## Your goal
Retype the stretch from "And yet the" through "logic of profit." in the text on adaptation finance below, word for word.

## Text excerpt
★ ★ ★ ★ ★ ★ ★
And yet the economics are clear. Systemiq’s Returns on Resilience report finds that every dollar invested in adaptation yields at least four dollars in economic benefit. The Brookings Institution estimates that failing to close Africa’s adaptation gap could cost the continent up to $6 trillion in lost opportunities by 2035.
Adaptation is not charity – it’s common sense. It keeps markets functioning, supply chains stable, and societies from unravelling. When cocoa harvests fail in West Africa and global prices surge, the world tastes the cost of inaction.
In Africa, 95% of adaptation finance in 2023 came from public sources – governments, development banks, and multilateral funds. Private finance made up only 5%, and most of that was philanthropic. The hard truth is that adaptation doesn’t fit neatly into the logic of profit.
A seawall doesn’t earn revenue. A drought-resistant seed saves lives but not necessarily dividends. These are investments in stability, not speculation – and so they must be anchored in public finance. Even with blended mechanisms or adaptation bonds, private capital can only ever play a supporting role.
Worse still, 58% of global adaptation finance currently comes as debt. The situation is even more dire in Africa, where the Global Center on Adaptation’s Resilient Economies Index finds that debt makes up 62% of adaptation finance. That is not resilience; it’s a contradiction. Debt cannot make poor countries more secure — it makes them more brittle. Many African governments already spend more on interest payments than on health or education. To ask them to borrow in order to survive the climate crisis is to mistake a lifeline for a noose.
At COP30, the world must finally draw a line: at least 70% of adaptation finance should come as grants or concessional funds. That is not generosity – it is arithmetic justice. Without that shift, resilience will remain the privilege of the solvent.
Africa does not need sympathy; it needs scale. The Climate Policy Initiative estimates the continent will require over $100bn a year in adaptation finance within the next decade. The least developed countries have asked for a tripling of global adaptation funds to about $78bn a year – but even that, if every cent flowed to Africa, would fall short.
To meet real needs, adaptation finance must at least quadruple globally, reaching $182bn per year by the early 2030s. That is the floor, not the ceiling, of credibility.
★ ★ ★ ★ ★ ★ ★
## Recorded data
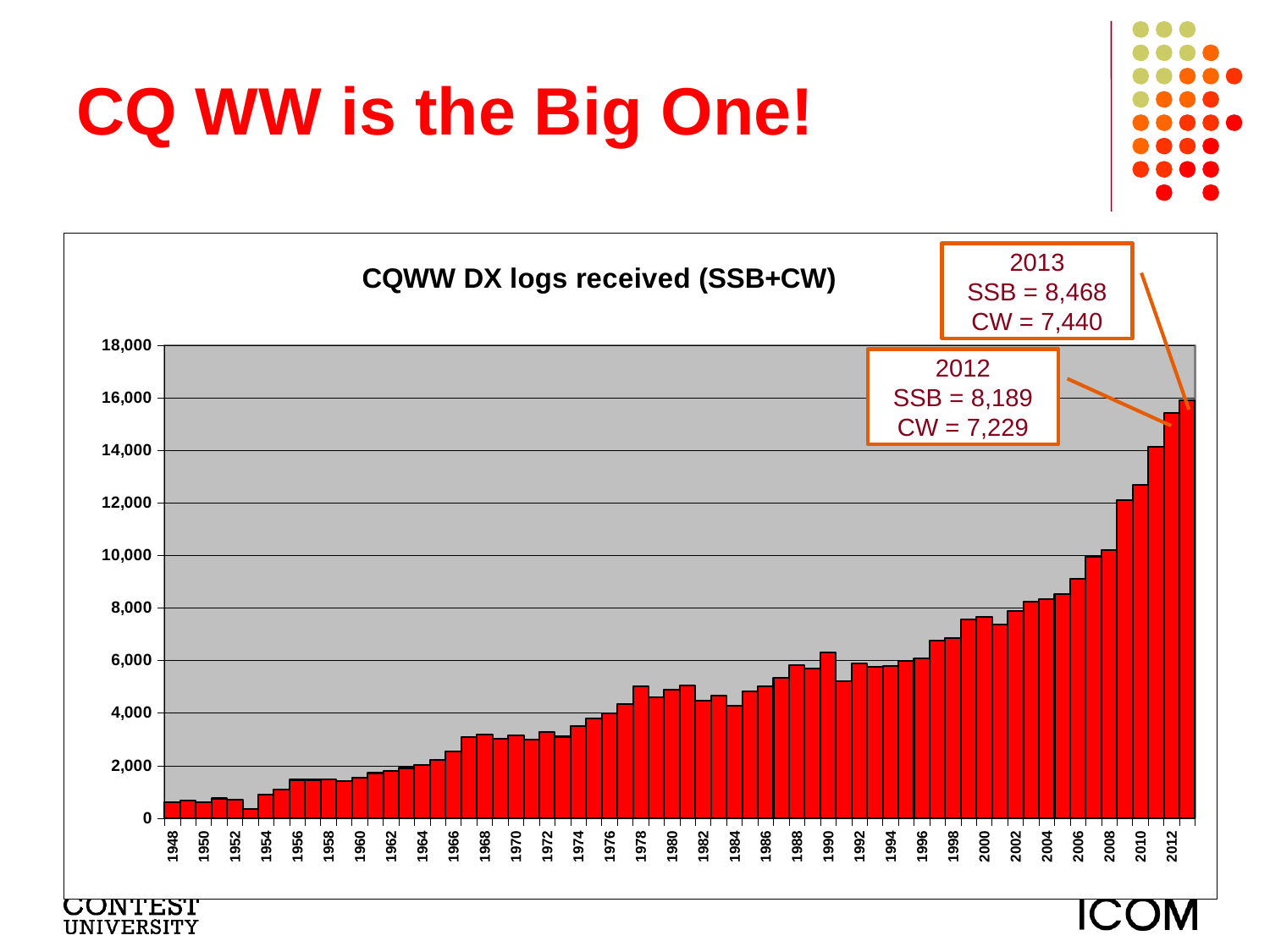
According to the annotation, how many SSB logs were received in 2013? 8,468 What kind of chart is shown on the slide? bar chart According to the annotation, how many CW logs were received in 2012? 7,229 What is the total of SSB and CW logs for 2012 as given in the annotation? 15,418 Is the value for 2010 greater or less than 12,000? greater Overall, do the number of logs received rise or fall from 1948 to 2013? rise In 2013, how many more SSB logs than CW logs were received? 1,028 Which was larger in 2012, the number of SSB logs or the number of CW logs? SSB What is the total of SSB and CW logs for 2013 as given in the annotation? 15,908 Which year has the highest bar in the chart? 2013 Is the value for 1948 greater or less than 2,000? less What is the title of the chart? CQWW DX logs received (SSB+CW)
★ ★ ★ ★ ★ ★ ★
## Task response
And yet the economics are clear. Systemiq’s Returns on Resilience report finds that every dollar invested in adaptation yields at least four dollars in economic benefit. The Brookings Institution estimates that failing to close Africa’s adaptation gap could cost the continent up to $6 trillion in lost opportunities by 2035.
Adaptation is not charity – it’s common sense. It keeps markets functioning, supply chains stable, and societies from unravelling. When cocoa harvests fail in West Africa and global prices surge, the world tastes the cost of inaction.
In Africa, 95% of adaptation finance in 2023 came from public sources – governments, development banks, and multilateral funds. Private finance made up only 5%, and most of that was philanthropic. The hard truth is that adaptation doesn’t fit neatly into the logic of profit.